Sunday, June 30, 2019 ... Deutsch/Español/Related posts from blogosphere

Higgs mass from entropy maximization?

As you know, the Higgs boson is the most recently discovered fundamental particle (next Thursday, it will be 7 years from the discovery) and its mass seems to be \(m_H=125.14\pm 0.24\GeV\) or so. In various models, supersymmetric or scale-invariant or otherwise, there exist partial hints why the mass could be what it is and what this magnitude qualitatively means.

Reader T.G. had to be blacklisted because he was too vigorous and repetitive in defending the highly provoking 2014 Brazilian paper

Maximum Entropy Principle and the Higgs Boson Mass (by Alves+Dias+DaSilva, about 12 citations now)
which claims to calculate the almost identical value \(125.04\pm 0.25\GeV\) using a new assumption, entropy maximization. What are they doing?



Look at this chart which they omitted, for unknown reasons, so this blog post is more comprehensible than the paper.

The horizontal axis is the Higgs boson mass \(m_H\) and the vertical axis shows the branching ratios of Higgs decays – the probability that the Higgs decays to some final products or others. You may see that near the observed value \(m_H \sim 125\GeV\), there are relatively many decays that are relatively close to each other. None of them is dominant and beating all others etc.



OK, the Brazilian folks simply postulated an obvious idea that you could have – what if Nature tries to maximize the diversity? OK, so they took the branching ratio as a function of the variable Higgs mass from some software on the market and maximized the Shannon entropy\[

S = -\sum_{i=1}^m b_i (m_H)\ln b_i (m_H)

\] where \(b_i\) are the branching ratios i.e. the probabilities of qualitatively different decays.
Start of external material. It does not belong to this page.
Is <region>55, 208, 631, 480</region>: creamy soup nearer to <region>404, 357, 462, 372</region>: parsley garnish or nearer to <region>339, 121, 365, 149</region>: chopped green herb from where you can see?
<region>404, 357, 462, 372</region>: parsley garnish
What are the decays in the Standard Model? They are
  • \(\gamma\gamma\), \(W^\pm W^{\mp *}\), \(ZZ^*\), \(\gamma Z\)
  • \(e^+e^-\), \(\mu^+\mu^-\), \(\tau^+\tau^-\)
  • \(6\times q\bar q\)
  • \(g\bar g\)
The asterisk indicates that one of the particles is virtual – which is the case if the real particles in the final state would be too heavy.

OK, it's the three "particle-antiparticle" pairs of electroweak gauge bosons, the fourth similar but asymmetric decay is \(Z\gamma\), then there is the gluino pair, six quark pairs, and three charged lepton pairs. Now, the top quark is too heavy, heavier than the Higgs boson, so in the range of possible Higgs masses below the top quark mass, both tops would have to be virtual and the top-antitop Higgs decay is very unlikely.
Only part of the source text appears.